Schneckengift könnte die Insulinproduktion erhöhen

DIABETES Ein Forscherteam aus Kiel, Lübeck und Göttingen ist neuem Therapie-Ansatz auf der Spur

Das Gift der Kegelschnecke könnte in Zukunft möglicherweise zur Behandlung von Diabetes Typ 2 eingesetzt werden. Wissenschaftler der Universitäten Kiel, Lübeck und Göttingen haben im Gift dieser Schnecken eine Substanz entdeckt, die die Freisetzung von Insulin in der Bauchspeicheldrüse erhöhen kann. Im Gegensatz zu herkömmlichen Diabetes-Medikamenten sollen bei dieser Therapie keine Unterzuckerungen auftreten.

Kegelschnecken sind im Meer lebende Raubtiere. Sie lauern am Grund des Ozeans kleinen Fischen auf und injizieren ihrer Beute durch einen Rüssel einen lähmenden Giftcocktail. Bestandteile des Kegelschneckengifts, die sogenannten Conopeptide, werden bereits als Schmerzmittel bei schweren chronischen Schmerzen eingesetzt.
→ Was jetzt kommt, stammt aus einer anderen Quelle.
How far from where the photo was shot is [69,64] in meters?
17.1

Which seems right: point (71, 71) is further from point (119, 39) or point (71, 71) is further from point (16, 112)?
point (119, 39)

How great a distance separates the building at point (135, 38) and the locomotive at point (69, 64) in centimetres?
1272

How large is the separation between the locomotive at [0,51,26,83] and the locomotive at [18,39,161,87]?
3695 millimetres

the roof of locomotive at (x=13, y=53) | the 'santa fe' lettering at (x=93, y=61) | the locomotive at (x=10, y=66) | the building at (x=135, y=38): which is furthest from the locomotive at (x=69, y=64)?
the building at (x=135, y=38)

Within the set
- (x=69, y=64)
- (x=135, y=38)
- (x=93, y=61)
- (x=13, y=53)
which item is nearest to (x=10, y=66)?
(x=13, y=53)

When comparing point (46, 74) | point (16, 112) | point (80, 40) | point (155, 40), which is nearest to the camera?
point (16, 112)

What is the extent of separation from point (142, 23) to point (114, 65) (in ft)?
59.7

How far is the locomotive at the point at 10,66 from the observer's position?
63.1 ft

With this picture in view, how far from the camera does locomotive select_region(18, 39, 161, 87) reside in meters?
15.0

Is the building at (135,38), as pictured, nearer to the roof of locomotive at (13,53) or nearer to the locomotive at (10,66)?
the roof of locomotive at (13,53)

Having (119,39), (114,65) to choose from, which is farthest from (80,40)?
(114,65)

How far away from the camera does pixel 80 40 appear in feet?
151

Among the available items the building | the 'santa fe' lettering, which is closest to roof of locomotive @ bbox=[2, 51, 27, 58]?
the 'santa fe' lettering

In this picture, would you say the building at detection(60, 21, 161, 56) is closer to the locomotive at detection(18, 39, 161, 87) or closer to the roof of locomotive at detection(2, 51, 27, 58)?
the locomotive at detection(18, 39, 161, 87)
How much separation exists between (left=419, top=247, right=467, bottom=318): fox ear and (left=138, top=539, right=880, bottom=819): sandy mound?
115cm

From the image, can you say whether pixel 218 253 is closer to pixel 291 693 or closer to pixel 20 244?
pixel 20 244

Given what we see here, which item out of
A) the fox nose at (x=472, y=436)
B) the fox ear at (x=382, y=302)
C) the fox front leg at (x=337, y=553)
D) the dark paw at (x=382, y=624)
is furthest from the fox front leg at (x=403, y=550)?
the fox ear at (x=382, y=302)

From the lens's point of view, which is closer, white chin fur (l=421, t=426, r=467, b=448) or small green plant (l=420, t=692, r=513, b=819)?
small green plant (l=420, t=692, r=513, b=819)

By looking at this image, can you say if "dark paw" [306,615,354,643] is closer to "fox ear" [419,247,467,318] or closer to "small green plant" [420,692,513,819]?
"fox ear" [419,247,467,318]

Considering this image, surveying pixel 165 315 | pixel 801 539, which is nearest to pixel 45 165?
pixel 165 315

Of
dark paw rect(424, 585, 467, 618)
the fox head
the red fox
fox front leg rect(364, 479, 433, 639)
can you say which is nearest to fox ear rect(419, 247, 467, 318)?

Seit 2005 ist das Präparat für den europäischen Markt zugelassen. Das synthetisch hergestellte Ziconotid, das ursprünglich aus dem Schneckengift stammt, gilt als eines der ersten Medikamente überhaupt, das aus einem marinen Organismus stammt.

Neu ist der Einsatz von Schneckengift als Medikament also nicht, aber das Forscherteam der Universitäten Kiel, Lübeck und Göttingen hat nun zusammen mit Wissenschaftlerinnen und Wissenschaftlern aus Kanada die Wirkungsweise eines bestimmtes Peptids des Schneckengiftes (Conkunitzin-S1) an Ratten getestet. Herausgefunden haben sie bei den oralen Glukose-Toleranz-Tests, dass es die Freisetzung von Insulin in Zellen der Bauchspeicheldrüse verändern kann und nicht zu einer Unterzuckerung führt. „Dies könnte ein neuer Ansatz für die Behandlung von Typ-2-Diabetes sein“, sagt der Neurophysiologe Heinrich Terlau vom Physiologischen Institut der Christian-Albrechts-Universität Kiel (CAU).

Wird durch die Nahrung Glukose aufgenommen, setzen die Zellen der Bauchspeicheldrüse Insulin frei und der Zucker im Blut wird wieder abgebaut. Bei Patientinnen und Patienten, die an Typ-2-Diabetes erkrankt sind, ist dieser Mechanismus laut Terlau gestört und es kommt zu einer Überzuckerung des Blutes. Die neu entdeckte Substanz, das Conopeptid Conkunitzin-S1, bindet sich gezielt an einen bestimmten Kaliumkanal in den Zellen der Bauchspeicheldrüse und führt so zu einer kurzzeitig vermehrten Freisetzung von Insulin – allerdings nur dann, wenn der Zuckergehalt im Blut erhöht ist.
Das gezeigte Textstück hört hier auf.